Exercise requirements:
Retype every one of the records below word for word, leaving the pictures out of your answer.

#### Given entries ####

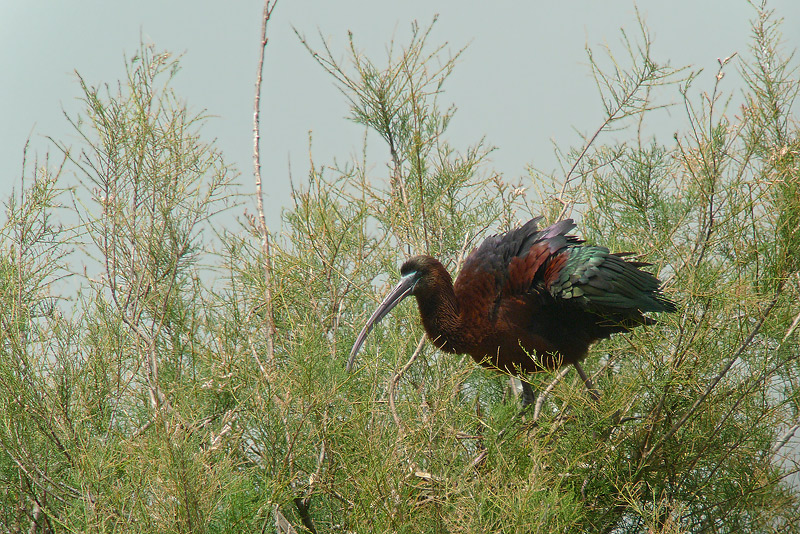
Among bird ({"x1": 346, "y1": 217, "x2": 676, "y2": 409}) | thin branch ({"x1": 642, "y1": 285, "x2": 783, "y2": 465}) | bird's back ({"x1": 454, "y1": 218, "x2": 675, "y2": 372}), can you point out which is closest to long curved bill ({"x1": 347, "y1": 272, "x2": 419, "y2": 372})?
bird ({"x1": 346, "y1": 217, "x2": 676, "y2": 409})

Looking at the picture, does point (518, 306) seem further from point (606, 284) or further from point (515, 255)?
point (606, 284)

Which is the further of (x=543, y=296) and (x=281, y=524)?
(x=543, y=296)

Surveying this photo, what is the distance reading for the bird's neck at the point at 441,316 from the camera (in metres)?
3.21

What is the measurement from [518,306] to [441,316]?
29 centimetres

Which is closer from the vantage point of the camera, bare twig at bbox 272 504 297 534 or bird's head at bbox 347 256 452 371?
bare twig at bbox 272 504 297 534

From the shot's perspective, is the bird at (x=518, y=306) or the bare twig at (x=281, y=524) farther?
the bird at (x=518, y=306)

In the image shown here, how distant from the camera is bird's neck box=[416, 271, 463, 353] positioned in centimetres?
321

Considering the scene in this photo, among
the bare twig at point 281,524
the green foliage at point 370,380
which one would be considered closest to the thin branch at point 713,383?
the green foliage at point 370,380

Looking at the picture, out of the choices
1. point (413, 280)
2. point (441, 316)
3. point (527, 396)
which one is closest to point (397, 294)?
point (413, 280)

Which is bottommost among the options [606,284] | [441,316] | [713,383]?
[713,383]

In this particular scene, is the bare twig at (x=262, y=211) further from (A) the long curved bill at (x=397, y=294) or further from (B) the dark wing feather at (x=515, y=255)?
(B) the dark wing feather at (x=515, y=255)

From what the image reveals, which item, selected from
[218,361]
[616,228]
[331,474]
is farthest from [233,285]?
[616,228]

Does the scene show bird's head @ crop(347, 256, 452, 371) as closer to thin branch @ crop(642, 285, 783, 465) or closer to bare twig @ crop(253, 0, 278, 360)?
bare twig @ crop(253, 0, 278, 360)

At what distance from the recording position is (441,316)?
10.6 ft
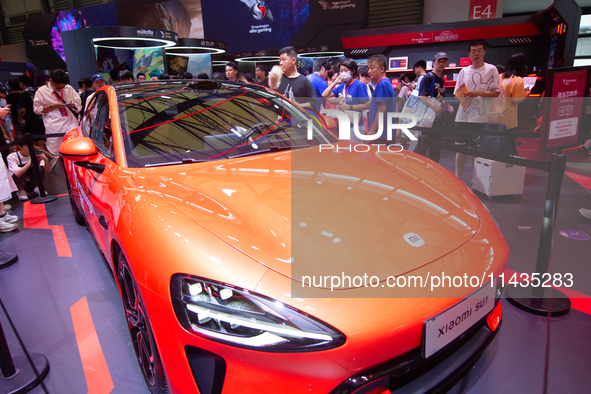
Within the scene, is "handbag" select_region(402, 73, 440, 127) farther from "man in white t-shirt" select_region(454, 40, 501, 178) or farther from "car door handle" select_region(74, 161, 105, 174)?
"car door handle" select_region(74, 161, 105, 174)

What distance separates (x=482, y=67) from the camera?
12.7 ft

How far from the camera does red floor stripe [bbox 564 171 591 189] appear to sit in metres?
4.39

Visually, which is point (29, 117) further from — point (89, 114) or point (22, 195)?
point (89, 114)

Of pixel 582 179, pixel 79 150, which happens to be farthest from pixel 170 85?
pixel 582 179

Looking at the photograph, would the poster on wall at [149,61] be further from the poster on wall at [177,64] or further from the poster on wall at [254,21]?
the poster on wall at [254,21]

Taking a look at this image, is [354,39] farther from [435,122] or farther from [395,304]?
[395,304]

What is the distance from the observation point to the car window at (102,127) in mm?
1925

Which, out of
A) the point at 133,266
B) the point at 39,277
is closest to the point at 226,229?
the point at 133,266

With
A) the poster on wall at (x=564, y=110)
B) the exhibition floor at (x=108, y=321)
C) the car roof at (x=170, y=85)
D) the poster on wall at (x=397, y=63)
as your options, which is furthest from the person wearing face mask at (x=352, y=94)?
the poster on wall at (x=397, y=63)

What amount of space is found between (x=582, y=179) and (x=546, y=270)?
11.5 feet

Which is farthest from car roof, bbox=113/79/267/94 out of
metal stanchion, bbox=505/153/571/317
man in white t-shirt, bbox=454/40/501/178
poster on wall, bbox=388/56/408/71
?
poster on wall, bbox=388/56/408/71

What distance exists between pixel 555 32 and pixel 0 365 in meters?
12.8

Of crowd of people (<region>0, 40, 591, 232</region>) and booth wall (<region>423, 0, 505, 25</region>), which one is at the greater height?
booth wall (<region>423, 0, 505, 25</region>)

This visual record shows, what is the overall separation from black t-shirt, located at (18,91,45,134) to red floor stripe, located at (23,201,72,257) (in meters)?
1.41
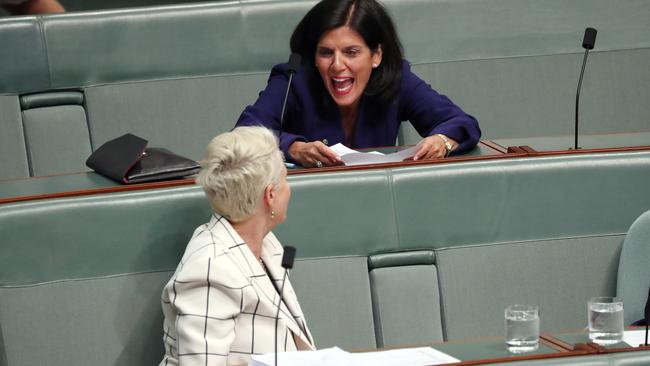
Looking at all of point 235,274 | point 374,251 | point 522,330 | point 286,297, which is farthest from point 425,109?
point 522,330

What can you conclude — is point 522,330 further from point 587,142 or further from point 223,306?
point 587,142

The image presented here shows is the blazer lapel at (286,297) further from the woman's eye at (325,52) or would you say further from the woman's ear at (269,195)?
the woman's eye at (325,52)

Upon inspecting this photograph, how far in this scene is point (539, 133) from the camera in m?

####

The completed task:
Among bird ({"x1": 346, "y1": 217, "x2": 676, "y2": 409}) | thin branch ({"x1": 642, "y1": 285, "x2": 783, "y2": 465}) | bird's back ({"x1": 454, "y1": 218, "x2": 675, "y2": 372}), can you point out which is closest to long curved bill ({"x1": 347, "y1": 272, "x2": 419, "y2": 372})?
bird ({"x1": 346, "y1": 217, "x2": 676, "y2": 409})

Looking at the picture, does point (518, 306) seem further from point (606, 284) or further from point (515, 255)?
point (606, 284)

Which is the further of (x=543, y=296) and (x=281, y=524)?
(x=543, y=296)

Surveying this photo, what is the distance reading for the bird's neck at the point at 441,316 from the camera (in metres)?
3.21

What is the measurement from [518,306] to [441,316]?
29 centimetres

Which is closer from the vantage point of the camera, bare twig at bbox 272 504 297 534 or bird's head at bbox 347 256 452 371?
bare twig at bbox 272 504 297 534

From the shot's perspective, is the bird at (x=518, y=306) or the bare twig at (x=281, y=524) farther?
the bird at (x=518, y=306)

In the image shown here, how distant from the camera is bird's neck box=[416, 271, 463, 353] positioned in centimetres?
321

Considering the scene in this photo, among
the bare twig at point 281,524
the green foliage at point 370,380
which one would be considered closest to the thin branch at point 713,383?
the green foliage at point 370,380

Looking at the picture, out of the choices
1. point (413, 280)
2. point (441, 316)
3. point (527, 396)
which one is closest to point (397, 294)?
point (413, 280)

Which is bottommost among the options [606,284] | [441,316] | [713,383]?
[713,383]

In this particular scene, is the bare twig at (x=262, y=211) further from (A) the long curved bill at (x=397, y=294) or further from (B) the dark wing feather at (x=515, y=255)?
(B) the dark wing feather at (x=515, y=255)

From what the image reveals, which item, selected from
[218,361]
[616,228]
[331,474]
is farthest from [233,285]?
[616,228]

Does the scene show bird's head @ crop(347, 256, 452, 371) as closer to thin branch @ crop(642, 285, 783, 465) or closer to bare twig @ crop(253, 0, 278, 360)?
bare twig @ crop(253, 0, 278, 360)

At what distance from the recording position is (441,316)?
10.6 ft
Within the scene, is "handbag" select_region(402, 73, 440, 127) farther from "man in white t-shirt" select_region(454, 40, 501, 178) or farther from "car door handle" select_region(74, 161, 105, 174)?
"car door handle" select_region(74, 161, 105, 174)

What distance separates (x=482, y=67) from the camera?
12.7 ft

How far from the camera does red floor stripe [bbox 564 171 591 189] appear to sit in metres?
4.39

Visually, which is point (29, 117) further from — point (89, 114) or point (22, 195)?
point (89, 114)

Of pixel 582 179, pixel 79 150, which happens to be farthest from pixel 170 85?
pixel 582 179

Looking at the photograph, would the poster on wall at [149,61] be further from the poster on wall at [177,64] or further from the poster on wall at [254,21]?
the poster on wall at [254,21]

Taking a look at this image, is [354,39] farther from [435,122] or farther from [395,304]?
[395,304]

What is the distance from the observation point to the car window at (102,127) in mm?
1925

Which, out of
A) the point at 133,266
B) the point at 39,277
is closest to the point at 226,229?
the point at 133,266

With
A) the poster on wall at (x=564, y=110)
B) the exhibition floor at (x=108, y=321)
C) the car roof at (x=170, y=85)
D) the poster on wall at (x=397, y=63)
as your options, which is furthest from the person wearing face mask at (x=352, y=94)?
the poster on wall at (x=397, y=63)

What amount of space is found between (x=582, y=179) and (x=546, y=270)?
11.5 feet

Which is farthest from car roof, bbox=113/79/267/94 out of
metal stanchion, bbox=505/153/571/317
man in white t-shirt, bbox=454/40/501/178
poster on wall, bbox=388/56/408/71
?
poster on wall, bbox=388/56/408/71

What distance exists between pixel 555 32 and pixel 0 365 in meters?
12.8

Of crowd of people (<region>0, 40, 591, 232</region>) and booth wall (<region>423, 0, 505, 25</region>), which one is at the greater height?
booth wall (<region>423, 0, 505, 25</region>)

This visual record shows, what is the overall separation from black t-shirt, located at (18,91,45,134) to red floor stripe, located at (23,201,72,257) (in meters)?
1.41
Looking at all of point 235,274 | point 374,251 | point 522,330 | point 286,297, which is farthest from point 425,109?
point 522,330

What can you conclude — is point 522,330 further from point 587,142 or further from point 223,306?
point 587,142

The image presented here shows is the blazer lapel at (286,297) further from the woman's eye at (325,52) or would you say further from the woman's ear at (269,195)?
the woman's eye at (325,52)

Upon inspecting this photograph, how far in this scene is point (539, 133) from the camera in m?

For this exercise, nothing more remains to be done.